Kinetic models discrimination for the high pressure WGS reaction over a commercial CoMo catalyst

A mechanistic kinetic model has been study to describe the bench scale water-gas shift reaction over a commercial presulfided CoMo catalyst using an industrial coal-derived gas feed. A rigorous kinetic network has been considered on the basis of formate, associative and direct oxidation mechanisms. Kinetic models were derived by using LHHW formalism and steady-state approximation for reaction intermediates. Kinetic parameters were estimated by nonlinear regression of the experimental data using the Marquardt–Levenberg algorithm. The WGS kinetic data were measured by experiments over a wide range of reaction conditions and comparisons for various rate equations were also established. A preliminary discrimination resulted in the necessity of rewrite models as a unique parameter models. The model based on direct oxidation mechanism successfully predicted the CO2 formation within the range of experimental conditions (high pressure and temperature). WGS rate expressions based on the regenerative process (oxidation-reduction) with the assumption that CO2 desorption reaction can be regarded as the rate determining step were found to be the best.
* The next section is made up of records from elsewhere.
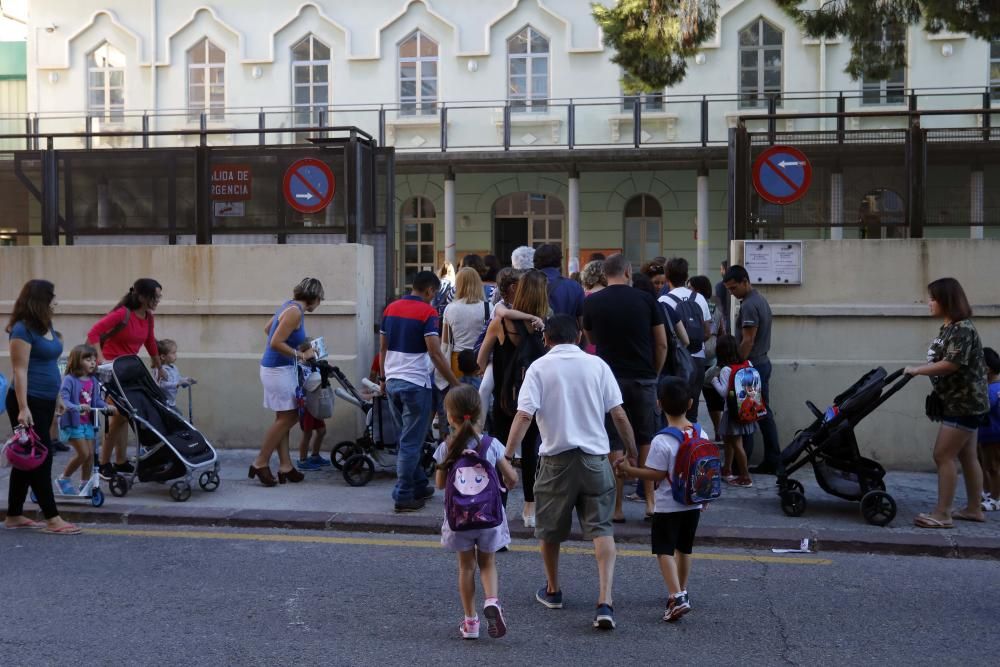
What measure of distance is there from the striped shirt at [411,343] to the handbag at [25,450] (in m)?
2.46

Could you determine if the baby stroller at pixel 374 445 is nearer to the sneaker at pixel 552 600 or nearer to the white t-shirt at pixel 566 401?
the sneaker at pixel 552 600

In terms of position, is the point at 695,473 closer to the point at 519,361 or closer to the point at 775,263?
the point at 519,361

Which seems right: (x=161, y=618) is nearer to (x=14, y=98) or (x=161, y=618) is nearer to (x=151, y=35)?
(x=151, y=35)

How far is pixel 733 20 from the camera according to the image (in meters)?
25.2

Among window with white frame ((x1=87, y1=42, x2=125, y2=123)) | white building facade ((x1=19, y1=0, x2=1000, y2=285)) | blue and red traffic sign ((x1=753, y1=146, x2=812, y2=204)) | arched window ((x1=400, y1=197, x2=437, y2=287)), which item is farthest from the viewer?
window with white frame ((x1=87, y1=42, x2=125, y2=123))

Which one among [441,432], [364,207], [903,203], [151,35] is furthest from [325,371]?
[151,35]

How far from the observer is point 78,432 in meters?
8.45

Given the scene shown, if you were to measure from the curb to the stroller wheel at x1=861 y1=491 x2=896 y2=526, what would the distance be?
0.62 feet

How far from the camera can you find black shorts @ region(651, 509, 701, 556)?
223 inches

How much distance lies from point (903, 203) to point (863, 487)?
10.7ft

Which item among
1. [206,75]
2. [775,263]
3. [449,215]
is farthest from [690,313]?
[206,75]

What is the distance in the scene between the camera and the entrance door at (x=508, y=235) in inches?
1061

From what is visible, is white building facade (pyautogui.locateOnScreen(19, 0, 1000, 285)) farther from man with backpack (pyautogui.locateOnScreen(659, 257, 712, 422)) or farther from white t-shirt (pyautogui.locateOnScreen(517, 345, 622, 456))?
white t-shirt (pyautogui.locateOnScreen(517, 345, 622, 456))

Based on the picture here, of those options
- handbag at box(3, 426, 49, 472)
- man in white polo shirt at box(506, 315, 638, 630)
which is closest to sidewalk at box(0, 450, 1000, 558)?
handbag at box(3, 426, 49, 472)
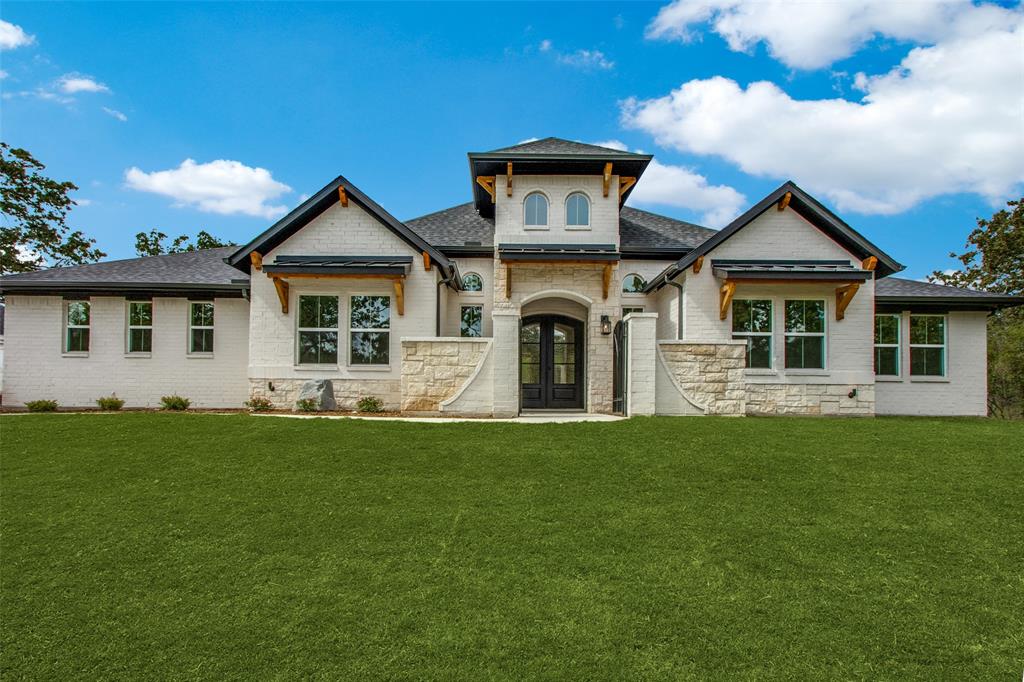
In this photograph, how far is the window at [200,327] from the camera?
15906 millimetres

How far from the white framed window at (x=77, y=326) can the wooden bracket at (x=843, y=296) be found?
19.8 m

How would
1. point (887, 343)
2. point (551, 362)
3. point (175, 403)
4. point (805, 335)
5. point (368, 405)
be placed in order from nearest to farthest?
point (368, 405) → point (175, 403) → point (805, 335) → point (887, 343) → point (551, 362)

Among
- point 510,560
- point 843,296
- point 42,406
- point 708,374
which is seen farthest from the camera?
point 843,296

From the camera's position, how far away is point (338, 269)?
13750 mm

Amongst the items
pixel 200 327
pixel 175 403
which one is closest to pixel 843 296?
pixel 175 403

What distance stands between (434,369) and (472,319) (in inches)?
176

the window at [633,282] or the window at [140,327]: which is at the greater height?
the window at [633,282]

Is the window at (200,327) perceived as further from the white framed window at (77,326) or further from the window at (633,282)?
the window at (633,282)

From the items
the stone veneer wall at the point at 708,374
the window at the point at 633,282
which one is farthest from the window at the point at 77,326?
the stone veneer wall at the point at 708,374

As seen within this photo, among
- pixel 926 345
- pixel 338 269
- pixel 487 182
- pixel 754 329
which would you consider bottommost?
pixel 926 345

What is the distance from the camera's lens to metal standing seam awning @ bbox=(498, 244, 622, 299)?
14.6 meters

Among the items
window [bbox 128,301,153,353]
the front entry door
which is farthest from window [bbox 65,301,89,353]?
the front entry door

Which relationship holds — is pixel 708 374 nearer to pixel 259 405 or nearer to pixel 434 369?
pixel 434 369

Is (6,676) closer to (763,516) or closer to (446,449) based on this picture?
(446,449)
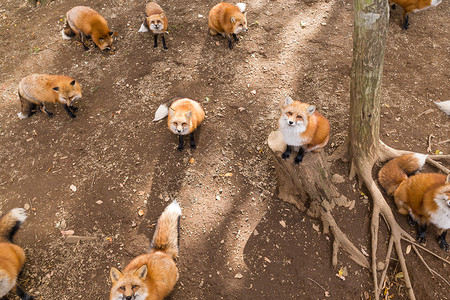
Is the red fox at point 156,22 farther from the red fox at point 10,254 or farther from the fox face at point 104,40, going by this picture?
the red fox at point 10,254

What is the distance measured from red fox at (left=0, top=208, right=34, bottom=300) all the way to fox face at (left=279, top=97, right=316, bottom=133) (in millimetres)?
4106

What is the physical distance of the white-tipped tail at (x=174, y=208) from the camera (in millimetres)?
4133

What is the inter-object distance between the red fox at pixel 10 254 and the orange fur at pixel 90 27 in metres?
4.46

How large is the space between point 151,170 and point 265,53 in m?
3.94

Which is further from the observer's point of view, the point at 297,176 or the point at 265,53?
the point at 265,53

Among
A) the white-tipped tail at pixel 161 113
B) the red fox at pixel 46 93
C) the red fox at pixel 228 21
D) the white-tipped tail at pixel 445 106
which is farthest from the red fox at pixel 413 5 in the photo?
the red fox at pixel 46 93

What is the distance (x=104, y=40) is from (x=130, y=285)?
19.6ft

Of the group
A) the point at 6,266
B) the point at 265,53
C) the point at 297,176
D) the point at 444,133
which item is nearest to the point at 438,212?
the point at 297,176

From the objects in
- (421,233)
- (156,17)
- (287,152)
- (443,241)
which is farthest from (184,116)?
(443,241)

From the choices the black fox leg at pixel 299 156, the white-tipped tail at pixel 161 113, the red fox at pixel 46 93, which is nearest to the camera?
the black fox leg at pixel 299 156

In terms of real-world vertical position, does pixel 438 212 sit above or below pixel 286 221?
above

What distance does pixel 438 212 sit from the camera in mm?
3641

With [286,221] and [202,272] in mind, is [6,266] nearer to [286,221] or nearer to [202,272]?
[202,272]

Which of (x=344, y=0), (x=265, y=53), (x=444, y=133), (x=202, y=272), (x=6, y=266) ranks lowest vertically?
(x=202, y=272)
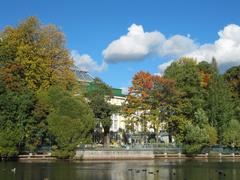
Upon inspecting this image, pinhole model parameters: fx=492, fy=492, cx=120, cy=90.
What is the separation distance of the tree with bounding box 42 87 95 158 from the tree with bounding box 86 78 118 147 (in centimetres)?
1365

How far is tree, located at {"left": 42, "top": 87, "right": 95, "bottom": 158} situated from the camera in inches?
2643

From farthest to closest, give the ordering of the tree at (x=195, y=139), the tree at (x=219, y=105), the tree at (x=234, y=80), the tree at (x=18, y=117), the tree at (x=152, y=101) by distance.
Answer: the tree at (x=234, y=80)
the tree at (x=219, y=105)
the tree at (x=152, y=101)
the tree at (x=195, y=139)
the tree at (x=18, y=117)

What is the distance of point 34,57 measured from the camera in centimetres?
7162

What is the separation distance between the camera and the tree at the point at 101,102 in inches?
3290

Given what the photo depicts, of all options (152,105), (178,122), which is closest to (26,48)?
(152,105)

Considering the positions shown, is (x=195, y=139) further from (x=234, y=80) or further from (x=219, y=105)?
(x=234, y=80)

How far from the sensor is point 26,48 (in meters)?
70.4

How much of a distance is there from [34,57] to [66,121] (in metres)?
11.2

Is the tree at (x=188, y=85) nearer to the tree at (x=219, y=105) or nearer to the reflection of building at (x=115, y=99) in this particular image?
the tree at (x=219, y=105)

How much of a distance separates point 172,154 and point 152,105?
27.7 ft

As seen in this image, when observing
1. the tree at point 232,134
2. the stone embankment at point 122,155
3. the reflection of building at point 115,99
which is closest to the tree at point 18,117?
the stone embankment at point 122,155

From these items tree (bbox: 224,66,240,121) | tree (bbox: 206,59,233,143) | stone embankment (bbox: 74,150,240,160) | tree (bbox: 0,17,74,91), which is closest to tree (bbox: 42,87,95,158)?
stone embankment (bbox: 74,150,240,160)

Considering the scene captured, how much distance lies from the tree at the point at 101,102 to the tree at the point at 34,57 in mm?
9570

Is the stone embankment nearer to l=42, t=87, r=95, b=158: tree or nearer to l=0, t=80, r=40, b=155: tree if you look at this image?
l=42, t=87, r=95, b=158: tree
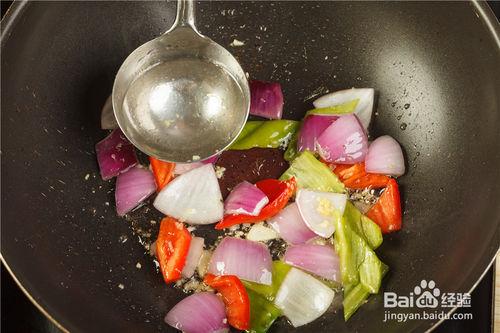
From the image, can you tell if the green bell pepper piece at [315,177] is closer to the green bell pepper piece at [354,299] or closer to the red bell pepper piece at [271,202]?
the red bell pepper piece at [271,202]

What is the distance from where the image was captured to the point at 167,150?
1474 millimetres

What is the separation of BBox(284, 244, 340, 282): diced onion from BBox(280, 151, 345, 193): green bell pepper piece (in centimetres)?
16

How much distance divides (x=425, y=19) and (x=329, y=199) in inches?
20.0

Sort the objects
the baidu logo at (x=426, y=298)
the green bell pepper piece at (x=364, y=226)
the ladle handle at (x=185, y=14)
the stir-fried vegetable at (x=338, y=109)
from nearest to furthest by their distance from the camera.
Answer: the baidu logo at (x=426, y=298) → the ladle handle at (x=185, y=14) → the green bell pepper piece at (x=364, y=226) → the stir-fried vegetable at (x=338, y=109)

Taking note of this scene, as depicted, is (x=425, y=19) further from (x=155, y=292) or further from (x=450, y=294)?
(x=155, y=292)

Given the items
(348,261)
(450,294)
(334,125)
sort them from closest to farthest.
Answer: (450,294)
(348,261)
(334,125)

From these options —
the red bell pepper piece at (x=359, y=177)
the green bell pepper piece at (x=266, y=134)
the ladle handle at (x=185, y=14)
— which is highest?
the ladle handle at (x=185, y=14)

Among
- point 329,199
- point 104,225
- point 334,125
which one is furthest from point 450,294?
point 104,225

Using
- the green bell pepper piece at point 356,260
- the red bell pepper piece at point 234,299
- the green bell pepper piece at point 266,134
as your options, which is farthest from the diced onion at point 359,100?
the red bell pepper piece at point 234,299

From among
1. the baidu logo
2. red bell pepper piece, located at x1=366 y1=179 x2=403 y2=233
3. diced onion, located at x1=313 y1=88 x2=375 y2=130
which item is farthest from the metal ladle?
the baidu logo

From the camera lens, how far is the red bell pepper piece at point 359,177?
159 centimetres

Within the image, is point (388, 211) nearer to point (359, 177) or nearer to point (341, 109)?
point (359, 177)

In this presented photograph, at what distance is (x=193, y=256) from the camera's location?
1.53m

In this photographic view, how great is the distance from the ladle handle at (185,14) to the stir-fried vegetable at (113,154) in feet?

► A mechanistic kinetic model to describe the high pressure bench scale water-gas shift reaction.
► A commercial sulfur-resistant CoMo catalyst and an industrial coal-derived gas feed.
► A rigorous kinetic network on the basis of formate, associative and direct oxidation mechanisms.
► Kinetic parameters estimated by nonlinear regression using the Marquardt–Levenberg algorithm.
► Direct oxidation mechanism successfully predicted the CO2 formation with the assumption that CO2 desorption reaction can be regarded as the rate determining step.